Attached files
file | filename |
---|---|
EX-99.1 - Federal Home Loan Bank of Indianapolis | v186226_ex99-1.htm |
UNITED
STATES
SECURITIES
AND EXCHANGE COMMISSION
WASHINGTON,
DC 20549
__________________________________
FORM
8-K
_________________________________
CURRENT
REPORT
Pursuant
to Section 13 or 15(d) of the Securities Exchange Act of 1934
Date of
report (Date of earliest event reported): May 20, 2010
_________________________________
FEDERAL
HOME LOAN BANK OF INDIANAPOLIS
(EXACT
NAME OF REGISTRANT AS SPECIFIED IN ITS CHARTER)
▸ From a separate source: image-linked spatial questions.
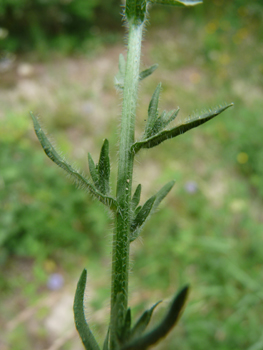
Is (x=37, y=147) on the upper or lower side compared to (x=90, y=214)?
upper

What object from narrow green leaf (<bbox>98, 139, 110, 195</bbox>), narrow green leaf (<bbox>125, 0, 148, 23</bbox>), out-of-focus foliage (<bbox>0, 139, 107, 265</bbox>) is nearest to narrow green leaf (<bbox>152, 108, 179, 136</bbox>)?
narrow green leaf (<bbox>98, 139, 110, 195</bbox>)

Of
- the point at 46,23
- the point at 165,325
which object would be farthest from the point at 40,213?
the point at 46,23

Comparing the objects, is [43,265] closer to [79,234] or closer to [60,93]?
[79,234]

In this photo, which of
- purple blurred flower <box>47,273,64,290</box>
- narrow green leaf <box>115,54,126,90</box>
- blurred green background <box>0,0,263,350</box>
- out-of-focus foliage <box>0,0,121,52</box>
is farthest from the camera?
out-of-focus foliage <box>0,0,121,52</box>

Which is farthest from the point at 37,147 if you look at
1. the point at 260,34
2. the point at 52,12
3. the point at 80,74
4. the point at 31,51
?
the point at 260,34

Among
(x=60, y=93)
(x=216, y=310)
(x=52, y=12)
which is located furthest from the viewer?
(x=52, y=12)

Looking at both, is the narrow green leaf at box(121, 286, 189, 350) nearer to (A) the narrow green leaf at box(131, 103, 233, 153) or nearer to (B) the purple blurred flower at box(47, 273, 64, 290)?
(A) the narrow green leaf at box(131, 103, 233, 153)
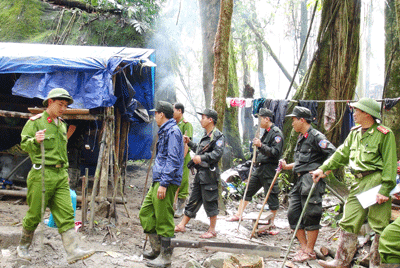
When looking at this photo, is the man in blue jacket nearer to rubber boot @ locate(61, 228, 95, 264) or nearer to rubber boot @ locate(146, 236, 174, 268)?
rubber boot @ locate(146, 236, 174, 268)

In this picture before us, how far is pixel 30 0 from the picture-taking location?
37.9ft

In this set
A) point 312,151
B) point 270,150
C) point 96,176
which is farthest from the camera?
point 270,150

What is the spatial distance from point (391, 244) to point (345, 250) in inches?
31.3

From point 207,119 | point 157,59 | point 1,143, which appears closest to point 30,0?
point 157,59

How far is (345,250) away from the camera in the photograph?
4227 mm

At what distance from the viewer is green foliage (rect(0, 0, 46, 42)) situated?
36.4 feet

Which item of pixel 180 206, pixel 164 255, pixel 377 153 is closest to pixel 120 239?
pixel 164 255

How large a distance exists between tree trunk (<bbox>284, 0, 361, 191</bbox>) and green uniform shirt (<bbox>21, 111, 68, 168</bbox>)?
6691 mm

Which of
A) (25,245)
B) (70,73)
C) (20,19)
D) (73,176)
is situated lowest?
(25,245)

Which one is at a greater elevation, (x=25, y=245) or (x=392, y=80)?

________________________________
Federally
Chartered Corporation
(State
or other jurisdiction of incorporation)
|
000-51404
(Commission
File Number)
|
35-6001443
(IRS
Employer Identification No.)
|
8250
Woodfield Crossing Blvd.
Indianapolis
IN 46240
(Address
of Principal Executive Offices, including Zip Code)
(317)
465-0200
(Registrant’s
Telephone Number, Including Area Code)
________________________________
Check the
appropriate box below if the Form 8-K filing is intended to simultaneously
satisfy the filing obligation of the registrant under any of the following
provisions (see General Instruction A.2 below):
Item
5.02(e). Departure of Directors or Certain Officers; Election of
Directors; Appointment of Certain Officers; Compensatory Arrangements of Certain
Officers
On May 20, 2010, the board of directors
of the Federal Home Loan Bank of Indianapolis (the “Bank”) approved the offering
of a Key Employee Severance Agreement to Milton J. Miller, President and Chief
Executive Officer. A copy of the Key Employee Severance Agreement
(the “Agreement”), which was also executed on May 20, 2010, is included as
Exhibit 99.1 to this Current Report. The following discussion of terms of
the Agreement is qualified in its entirety by reference to the Agreement
itself.
The Agreement provides for a severance
payment and continued benefits if Mr. Miller’s employment terminates under
certain circumstances in connection with a “reorganization” (as defined in the
Agreement) of the Bank. In particular, under the terms of the
Agreement, if Mr. Miller terminates for “good reason” during a period
beginning 12 months before and ending 24 months after a reorganization, or
if he is terminated without “cause” during a period beginning 12 months before
and ending 24 months after a reorganization, Mr. Miller is entitled to a lump
sum payment equal to 2.0 times the average of his three preceding
years’:
·
|
Base
salary (less salary deferrals), bonus, and other cash compensation
paid;
|
·
|
Salary
deferrals and employer matching contributions under the Bank’s Defined
Contribution Plan and 2005 Supplemental Executive Thrift Plan;
and
|
·
|
Taxable
portion of automobile allowance, if
any.
|
Further, benefits under the Bank’s 2005
Supplemental Executive Retirement Plan would be calculated as if Mr.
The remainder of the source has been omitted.